### Exercise
Please transcribe all of the material below word for word, leaving out the pictures.

(Records from a spatial question set)
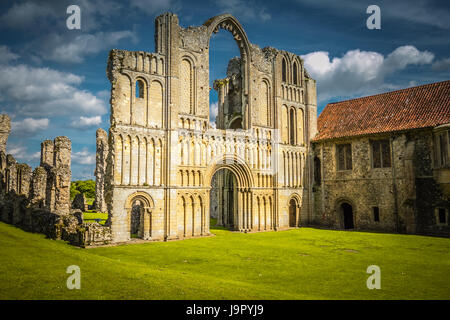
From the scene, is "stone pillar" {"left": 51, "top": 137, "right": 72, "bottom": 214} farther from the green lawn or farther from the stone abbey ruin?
the green lawn

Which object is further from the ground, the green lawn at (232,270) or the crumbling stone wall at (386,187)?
the crumbling stone wall at (386,187)

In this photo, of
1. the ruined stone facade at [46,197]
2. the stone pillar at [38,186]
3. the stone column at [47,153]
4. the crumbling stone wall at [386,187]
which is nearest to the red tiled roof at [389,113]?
the crumbling stone wall at [386,187]

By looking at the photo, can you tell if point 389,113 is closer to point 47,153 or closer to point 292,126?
point 292,126

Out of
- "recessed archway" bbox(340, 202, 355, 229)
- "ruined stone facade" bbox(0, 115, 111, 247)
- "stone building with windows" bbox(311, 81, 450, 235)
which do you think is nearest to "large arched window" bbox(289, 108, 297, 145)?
"stone building with windows" bbox(311, 81, 450, 235)

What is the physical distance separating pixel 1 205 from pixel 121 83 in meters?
16.8

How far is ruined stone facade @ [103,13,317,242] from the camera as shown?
20.8m

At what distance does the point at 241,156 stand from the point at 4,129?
2735 cm

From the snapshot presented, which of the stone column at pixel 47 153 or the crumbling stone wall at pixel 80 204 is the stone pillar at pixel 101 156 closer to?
the crumbling stone wall at pixel 80 204

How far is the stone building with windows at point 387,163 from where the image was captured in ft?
76.4

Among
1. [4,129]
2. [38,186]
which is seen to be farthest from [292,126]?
[4,129]

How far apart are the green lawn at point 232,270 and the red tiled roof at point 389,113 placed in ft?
29.7

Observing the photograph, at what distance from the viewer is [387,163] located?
2586cm

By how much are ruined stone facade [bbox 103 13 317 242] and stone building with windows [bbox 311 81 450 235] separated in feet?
6.06

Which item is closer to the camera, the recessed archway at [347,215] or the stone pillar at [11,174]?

### Problem solution
From the scene, is "stone pillar" {"left": 51, "top": 137, "right": 72, "bottom": 214} farther from the green lawn or farther from the stone abbey ruin?
the green lawn

Which object is further from the ground, the green lawn at (232,270) or the crumbling stone wall at (386,187)?
the crumbling stone wall at (386,187)

In this photo, of
1. the ruined stone facade at [46,197]
2. the stone pillar at [38,186]
3. the stone column at [47,153]
4. the crumbling stone wall at [386,187]
which is nearest to the red tiled roof at [389,113]?
the crumbling stone wall at [386,187]

By looking at the photo, can you tell if point 389,113 is closer to point 47,153 or closer to point 292,126?
point 292,126

Out of
- "recessed archway" bbox(340, 202, 355, 229)
- "ruined stone facade" bbox(0, 115, 111, 247)
- "stone building with windows" bbox(311, 81, 450, 235)
which do you think is nearest to "large arched window" bbox(289, 108, 297, 145)?
"stone building with windows" bbox(311, 81, 450, 235)

What is the physical distance separating pixel 1 205 from pixel 121 83 in meters?
16.8

How far is ruined stone facade @ [103,13,317,242] from the camera as shown?
20.8m

At what distance does the point at 241,156 stand from the point at 4,129?
2735 cm

From the snapshot presented, which of the stone column at pixel 47 153 or the crumbling stone wall at pixel 80 204 is the stone pillar at pixel 101 156 closer to?
the crumbling stone wall at pixel 80 204

How far is the stone building with windows at point 387,163 from where the image was captured in ft?
76.4

Among
1. [4,129]
2. [38,186]
which is seen to be farthest from [292,126]?
[4,129]

How far apart are the green lawn at point 232,270 and the red tiled roof at point 389,113 placed in ft?
29.7

Observing the photograph, at what distance from the viewer is [387,163] located?
2586cm

By how much are ruined stone facade [bbox 103 13 317 242] and stone building with windows [bbox 311 81 450 235] separated in feet?
6.06

Which item is closer to the camera, the recessed archway at [347,215] or the stone pillar at [11,174]?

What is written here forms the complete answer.